Little Wounds— A Celebration of the Beginning and the End of Life

Little Wounds is where the illustrator Daphne Deitchman share's her cute, yet dark work. She self-describes her art as, "A celebration of the beginning and the end of life." Read her interview and see her work below:

HS: When did you start incorporating death and decomposition into your artwork? 

DD: I began incorporating death around 2013, in college, although I've been fascinated by death ever since I can remember. I started incorporating decomposition at the end of 2015, after my pet rat died (a small but devastating death). I buried him in a little eucalyptus forest. I wanted to make his death as beautiful and loving as possible, and I ended up feeling a lot of anxiety about what was going to happen to his body. I had an urge to preserve him, but it's all part of the life cycle for our bodies to decay and feed future life. I find that really amazing and beautiful. And it helped me accept the loss. Since then I've been incorporating decomposition into my artwork as well.

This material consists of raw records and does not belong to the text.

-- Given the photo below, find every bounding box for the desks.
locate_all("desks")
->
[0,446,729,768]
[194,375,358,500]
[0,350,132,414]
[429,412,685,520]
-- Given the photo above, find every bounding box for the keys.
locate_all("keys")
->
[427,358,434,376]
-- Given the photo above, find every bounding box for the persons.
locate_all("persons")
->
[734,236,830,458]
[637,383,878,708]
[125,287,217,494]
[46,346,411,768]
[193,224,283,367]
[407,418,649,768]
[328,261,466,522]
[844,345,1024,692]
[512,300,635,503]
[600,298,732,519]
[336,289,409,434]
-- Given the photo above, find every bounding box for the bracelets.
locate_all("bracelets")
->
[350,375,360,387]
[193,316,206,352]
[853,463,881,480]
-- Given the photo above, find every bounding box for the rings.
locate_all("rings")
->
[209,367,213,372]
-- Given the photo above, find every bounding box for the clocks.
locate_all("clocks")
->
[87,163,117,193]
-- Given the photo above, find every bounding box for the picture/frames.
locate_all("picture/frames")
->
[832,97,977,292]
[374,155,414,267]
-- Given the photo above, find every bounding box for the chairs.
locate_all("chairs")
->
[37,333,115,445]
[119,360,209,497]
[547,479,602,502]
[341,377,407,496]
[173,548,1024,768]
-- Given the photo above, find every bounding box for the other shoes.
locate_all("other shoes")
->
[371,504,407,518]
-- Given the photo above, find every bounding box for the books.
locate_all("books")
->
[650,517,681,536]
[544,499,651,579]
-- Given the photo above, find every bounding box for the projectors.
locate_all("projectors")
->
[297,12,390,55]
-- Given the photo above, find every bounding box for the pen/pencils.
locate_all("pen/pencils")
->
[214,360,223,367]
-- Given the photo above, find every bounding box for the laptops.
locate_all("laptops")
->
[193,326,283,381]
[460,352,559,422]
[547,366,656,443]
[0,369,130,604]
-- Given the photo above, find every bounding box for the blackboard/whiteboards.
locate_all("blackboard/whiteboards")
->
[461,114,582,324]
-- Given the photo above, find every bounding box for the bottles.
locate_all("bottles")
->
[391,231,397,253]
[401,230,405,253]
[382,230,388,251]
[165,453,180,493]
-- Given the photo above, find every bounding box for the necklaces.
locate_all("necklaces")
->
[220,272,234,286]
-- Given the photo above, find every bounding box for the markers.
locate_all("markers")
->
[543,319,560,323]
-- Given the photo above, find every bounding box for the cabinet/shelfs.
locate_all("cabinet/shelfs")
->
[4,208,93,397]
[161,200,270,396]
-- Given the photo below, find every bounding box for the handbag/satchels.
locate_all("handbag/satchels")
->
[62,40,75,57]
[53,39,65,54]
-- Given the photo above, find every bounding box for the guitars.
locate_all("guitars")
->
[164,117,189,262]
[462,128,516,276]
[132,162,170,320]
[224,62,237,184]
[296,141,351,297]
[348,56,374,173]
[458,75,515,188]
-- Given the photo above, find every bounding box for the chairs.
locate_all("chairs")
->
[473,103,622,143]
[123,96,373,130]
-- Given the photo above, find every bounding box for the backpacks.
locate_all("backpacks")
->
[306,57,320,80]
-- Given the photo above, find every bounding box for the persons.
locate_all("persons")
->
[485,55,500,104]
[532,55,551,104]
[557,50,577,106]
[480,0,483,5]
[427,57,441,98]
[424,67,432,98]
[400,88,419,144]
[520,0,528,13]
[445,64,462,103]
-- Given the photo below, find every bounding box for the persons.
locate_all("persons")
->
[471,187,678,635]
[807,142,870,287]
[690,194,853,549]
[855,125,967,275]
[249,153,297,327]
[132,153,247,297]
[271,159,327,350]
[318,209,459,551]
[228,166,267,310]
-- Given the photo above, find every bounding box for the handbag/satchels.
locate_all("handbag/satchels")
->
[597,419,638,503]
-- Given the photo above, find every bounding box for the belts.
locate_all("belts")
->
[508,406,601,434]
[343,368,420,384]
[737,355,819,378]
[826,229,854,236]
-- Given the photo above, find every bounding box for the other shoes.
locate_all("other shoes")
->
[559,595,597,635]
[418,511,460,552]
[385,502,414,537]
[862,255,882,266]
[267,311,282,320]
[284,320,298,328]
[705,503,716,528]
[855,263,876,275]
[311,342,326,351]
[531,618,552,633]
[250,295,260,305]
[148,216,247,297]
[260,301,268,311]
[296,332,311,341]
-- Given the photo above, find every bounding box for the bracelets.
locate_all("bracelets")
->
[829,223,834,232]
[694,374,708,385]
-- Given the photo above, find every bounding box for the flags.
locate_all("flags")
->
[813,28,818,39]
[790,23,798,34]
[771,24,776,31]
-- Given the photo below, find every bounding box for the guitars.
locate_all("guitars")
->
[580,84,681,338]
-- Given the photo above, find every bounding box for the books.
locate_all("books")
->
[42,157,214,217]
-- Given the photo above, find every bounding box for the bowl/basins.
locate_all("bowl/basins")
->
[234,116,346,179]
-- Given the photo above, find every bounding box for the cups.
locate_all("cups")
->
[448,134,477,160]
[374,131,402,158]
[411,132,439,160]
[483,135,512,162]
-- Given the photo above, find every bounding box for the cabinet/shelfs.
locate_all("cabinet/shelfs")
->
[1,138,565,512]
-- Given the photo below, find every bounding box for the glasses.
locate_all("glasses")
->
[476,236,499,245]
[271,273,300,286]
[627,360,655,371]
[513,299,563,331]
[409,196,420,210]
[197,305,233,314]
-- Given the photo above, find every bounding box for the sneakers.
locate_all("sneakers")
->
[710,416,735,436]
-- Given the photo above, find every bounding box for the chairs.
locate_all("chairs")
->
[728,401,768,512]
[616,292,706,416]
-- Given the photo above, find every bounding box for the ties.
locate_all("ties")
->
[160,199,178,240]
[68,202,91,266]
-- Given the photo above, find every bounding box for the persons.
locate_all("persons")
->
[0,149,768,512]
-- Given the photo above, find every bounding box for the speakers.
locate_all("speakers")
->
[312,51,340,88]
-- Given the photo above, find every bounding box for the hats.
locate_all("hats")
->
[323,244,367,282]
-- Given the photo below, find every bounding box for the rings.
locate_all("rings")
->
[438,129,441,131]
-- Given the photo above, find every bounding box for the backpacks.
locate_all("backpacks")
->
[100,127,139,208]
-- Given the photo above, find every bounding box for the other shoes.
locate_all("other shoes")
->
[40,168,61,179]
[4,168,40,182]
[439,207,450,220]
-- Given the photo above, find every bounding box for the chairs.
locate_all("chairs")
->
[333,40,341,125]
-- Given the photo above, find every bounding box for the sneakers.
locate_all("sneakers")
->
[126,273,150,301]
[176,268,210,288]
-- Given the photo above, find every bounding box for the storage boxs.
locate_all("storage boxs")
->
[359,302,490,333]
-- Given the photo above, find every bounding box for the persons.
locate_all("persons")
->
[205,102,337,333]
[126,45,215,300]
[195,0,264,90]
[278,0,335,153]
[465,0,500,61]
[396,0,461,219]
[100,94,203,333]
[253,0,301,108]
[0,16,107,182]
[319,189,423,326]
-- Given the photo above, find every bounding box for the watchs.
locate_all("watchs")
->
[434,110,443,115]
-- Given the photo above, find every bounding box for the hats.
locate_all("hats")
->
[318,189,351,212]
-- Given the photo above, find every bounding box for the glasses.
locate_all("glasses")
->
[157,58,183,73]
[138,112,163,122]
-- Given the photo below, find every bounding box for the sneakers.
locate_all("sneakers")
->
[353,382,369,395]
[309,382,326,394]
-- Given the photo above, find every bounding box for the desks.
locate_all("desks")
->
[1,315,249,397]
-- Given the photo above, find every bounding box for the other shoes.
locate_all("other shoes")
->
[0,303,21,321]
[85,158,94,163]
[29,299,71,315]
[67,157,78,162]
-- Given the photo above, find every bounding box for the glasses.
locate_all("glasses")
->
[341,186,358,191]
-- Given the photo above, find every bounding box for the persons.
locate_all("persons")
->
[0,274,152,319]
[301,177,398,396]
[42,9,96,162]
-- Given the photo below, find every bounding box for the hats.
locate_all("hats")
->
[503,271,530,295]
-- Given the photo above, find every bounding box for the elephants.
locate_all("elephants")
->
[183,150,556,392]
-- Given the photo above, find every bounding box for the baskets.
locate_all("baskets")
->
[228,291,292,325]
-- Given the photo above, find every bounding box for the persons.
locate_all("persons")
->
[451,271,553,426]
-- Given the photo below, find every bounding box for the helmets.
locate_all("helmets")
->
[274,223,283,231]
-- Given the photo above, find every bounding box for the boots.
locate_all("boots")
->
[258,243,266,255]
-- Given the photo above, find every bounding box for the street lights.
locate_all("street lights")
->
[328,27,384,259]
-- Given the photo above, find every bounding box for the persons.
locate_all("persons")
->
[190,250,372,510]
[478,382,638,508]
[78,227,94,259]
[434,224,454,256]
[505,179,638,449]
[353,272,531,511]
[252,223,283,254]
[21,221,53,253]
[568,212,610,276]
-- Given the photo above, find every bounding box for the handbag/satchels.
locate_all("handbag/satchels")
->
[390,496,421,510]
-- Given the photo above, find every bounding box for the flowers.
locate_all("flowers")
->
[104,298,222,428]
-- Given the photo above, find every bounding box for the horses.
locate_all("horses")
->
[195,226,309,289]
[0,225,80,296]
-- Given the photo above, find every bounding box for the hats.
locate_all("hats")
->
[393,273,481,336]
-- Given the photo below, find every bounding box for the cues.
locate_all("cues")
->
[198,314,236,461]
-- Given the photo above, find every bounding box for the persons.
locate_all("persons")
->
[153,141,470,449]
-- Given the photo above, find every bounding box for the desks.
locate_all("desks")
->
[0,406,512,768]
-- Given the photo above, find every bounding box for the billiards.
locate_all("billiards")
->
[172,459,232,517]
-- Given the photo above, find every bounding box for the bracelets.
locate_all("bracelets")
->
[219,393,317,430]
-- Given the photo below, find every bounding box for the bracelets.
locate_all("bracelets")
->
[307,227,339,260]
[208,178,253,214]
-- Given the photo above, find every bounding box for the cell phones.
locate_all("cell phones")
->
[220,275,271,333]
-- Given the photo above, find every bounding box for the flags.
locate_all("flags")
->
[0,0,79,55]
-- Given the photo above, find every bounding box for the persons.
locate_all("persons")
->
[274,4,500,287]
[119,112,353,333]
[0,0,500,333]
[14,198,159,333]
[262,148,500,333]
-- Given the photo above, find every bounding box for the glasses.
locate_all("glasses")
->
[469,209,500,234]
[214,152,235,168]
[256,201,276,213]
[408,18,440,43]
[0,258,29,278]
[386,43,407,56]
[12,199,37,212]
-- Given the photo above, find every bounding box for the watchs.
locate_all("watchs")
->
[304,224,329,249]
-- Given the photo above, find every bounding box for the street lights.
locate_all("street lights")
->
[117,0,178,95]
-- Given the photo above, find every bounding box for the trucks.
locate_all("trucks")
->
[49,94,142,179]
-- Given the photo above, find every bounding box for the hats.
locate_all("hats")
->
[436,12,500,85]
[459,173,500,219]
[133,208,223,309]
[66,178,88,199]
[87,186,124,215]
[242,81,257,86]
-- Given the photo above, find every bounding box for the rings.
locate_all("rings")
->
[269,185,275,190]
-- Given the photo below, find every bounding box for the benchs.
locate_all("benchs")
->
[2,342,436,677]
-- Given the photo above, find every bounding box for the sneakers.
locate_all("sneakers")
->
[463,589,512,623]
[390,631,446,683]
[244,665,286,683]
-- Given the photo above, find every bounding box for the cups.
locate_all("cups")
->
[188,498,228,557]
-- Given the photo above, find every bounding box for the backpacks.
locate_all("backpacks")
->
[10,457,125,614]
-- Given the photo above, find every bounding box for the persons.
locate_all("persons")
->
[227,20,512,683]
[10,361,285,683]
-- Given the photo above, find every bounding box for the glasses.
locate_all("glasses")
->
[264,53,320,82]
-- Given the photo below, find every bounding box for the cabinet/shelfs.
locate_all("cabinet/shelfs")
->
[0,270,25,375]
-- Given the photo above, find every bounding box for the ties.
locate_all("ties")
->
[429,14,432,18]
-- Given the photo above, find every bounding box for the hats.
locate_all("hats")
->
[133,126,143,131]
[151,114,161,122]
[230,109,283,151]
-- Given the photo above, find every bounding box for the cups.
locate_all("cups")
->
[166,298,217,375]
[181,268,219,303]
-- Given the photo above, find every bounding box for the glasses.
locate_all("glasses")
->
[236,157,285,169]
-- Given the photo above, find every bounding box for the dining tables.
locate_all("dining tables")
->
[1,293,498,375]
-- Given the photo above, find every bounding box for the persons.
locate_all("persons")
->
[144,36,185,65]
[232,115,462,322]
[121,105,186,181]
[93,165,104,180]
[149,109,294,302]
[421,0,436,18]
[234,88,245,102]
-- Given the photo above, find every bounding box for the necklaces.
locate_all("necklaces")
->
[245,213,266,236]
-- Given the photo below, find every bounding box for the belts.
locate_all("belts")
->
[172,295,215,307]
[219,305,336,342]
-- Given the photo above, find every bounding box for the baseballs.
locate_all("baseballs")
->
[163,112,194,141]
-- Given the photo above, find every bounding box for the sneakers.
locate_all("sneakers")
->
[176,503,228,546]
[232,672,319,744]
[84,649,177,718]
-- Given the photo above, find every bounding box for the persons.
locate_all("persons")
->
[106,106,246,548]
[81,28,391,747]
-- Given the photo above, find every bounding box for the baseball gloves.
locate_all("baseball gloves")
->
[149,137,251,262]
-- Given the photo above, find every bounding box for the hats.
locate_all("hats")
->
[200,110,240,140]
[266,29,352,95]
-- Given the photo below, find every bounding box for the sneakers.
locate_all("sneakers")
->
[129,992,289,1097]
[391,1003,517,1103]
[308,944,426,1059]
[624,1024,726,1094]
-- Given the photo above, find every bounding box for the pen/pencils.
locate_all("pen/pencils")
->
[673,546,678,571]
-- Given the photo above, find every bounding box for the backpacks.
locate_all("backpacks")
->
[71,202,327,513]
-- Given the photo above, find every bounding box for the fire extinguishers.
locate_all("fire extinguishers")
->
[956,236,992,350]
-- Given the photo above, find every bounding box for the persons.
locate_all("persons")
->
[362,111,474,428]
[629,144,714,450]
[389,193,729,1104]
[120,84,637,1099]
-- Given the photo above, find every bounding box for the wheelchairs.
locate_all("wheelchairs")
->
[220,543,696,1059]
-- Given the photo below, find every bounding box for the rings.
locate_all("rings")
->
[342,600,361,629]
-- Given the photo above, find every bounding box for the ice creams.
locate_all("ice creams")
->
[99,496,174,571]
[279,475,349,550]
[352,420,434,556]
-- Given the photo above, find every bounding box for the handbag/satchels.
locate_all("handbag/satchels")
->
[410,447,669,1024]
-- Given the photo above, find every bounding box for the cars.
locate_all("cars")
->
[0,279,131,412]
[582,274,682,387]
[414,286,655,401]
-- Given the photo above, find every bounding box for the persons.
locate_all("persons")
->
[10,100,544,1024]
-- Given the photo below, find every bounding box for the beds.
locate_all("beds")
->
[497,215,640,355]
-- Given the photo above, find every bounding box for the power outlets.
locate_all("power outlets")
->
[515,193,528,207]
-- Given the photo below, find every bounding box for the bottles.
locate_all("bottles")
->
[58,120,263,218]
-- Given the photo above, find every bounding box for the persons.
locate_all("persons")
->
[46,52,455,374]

HS: What about those subjects piqued your interested?

DD: I think the fact that death is the ultimate unknown makes it very interesting. We will all experience death, we will all lose family and friends. Just like taking a breath, all human life (and animal life) endures it. I think many people do not want to accept that our lives will end someday (I can relate), but knowing life in impermanent makes it so much sweeter. I noted some of my interest in decomposition above. I also love science, so decomposition is just super great to study.

HS: Why do you juxtapose the darkness of decomposition, death, and unborn animals with cuteness?

DD: I use cuteness to disarm the morbid subject matter, to help bring people into a place where they can experience death in a manageable and ideally positive way. I sometimes wonder if it reflects my own inability to fully look at death for what it is, but it's all part of the journey. My work may trend more towards the grotesque as I keep at it haha. And as for unborn animals, I actually just find them adorable.

HS: What inspired you to draw the presidential candidates decomposing?

DD: This was such a fun project!! I struggled to find interest in the election, so this series was a way to connect with such an important current event. I just find politics to be frustrating. Super powerful people pining to be elected to be even more powerful; it's sickening. But, these people are all going to have the same end that we all inevitably do. No man is more powerful than death. So that's where that began. This was also an opportunity to study different symbols of death, such as monarchs and poppies. I also knew that there could only be one candidate elected, so depicting them dying would be a good metaphor for their defeat. 

HS: What is the significance of animal fetuses in your work?

DD: I am drawn to animal fetuses for so many reasons. Firstly, because they seem impossible. I truly don't know how such a delicate thing could grow into what we know of as animals. Secondly, I love thinking about the sides of life that we don't consciously experience. Just like death, so much is unknown about birth and consciousness. When does our consciousness form? How does it form? How are these cells pulled together just right to form a cow? Thirdly, I think they are beautiful, and I want to show others that beauty.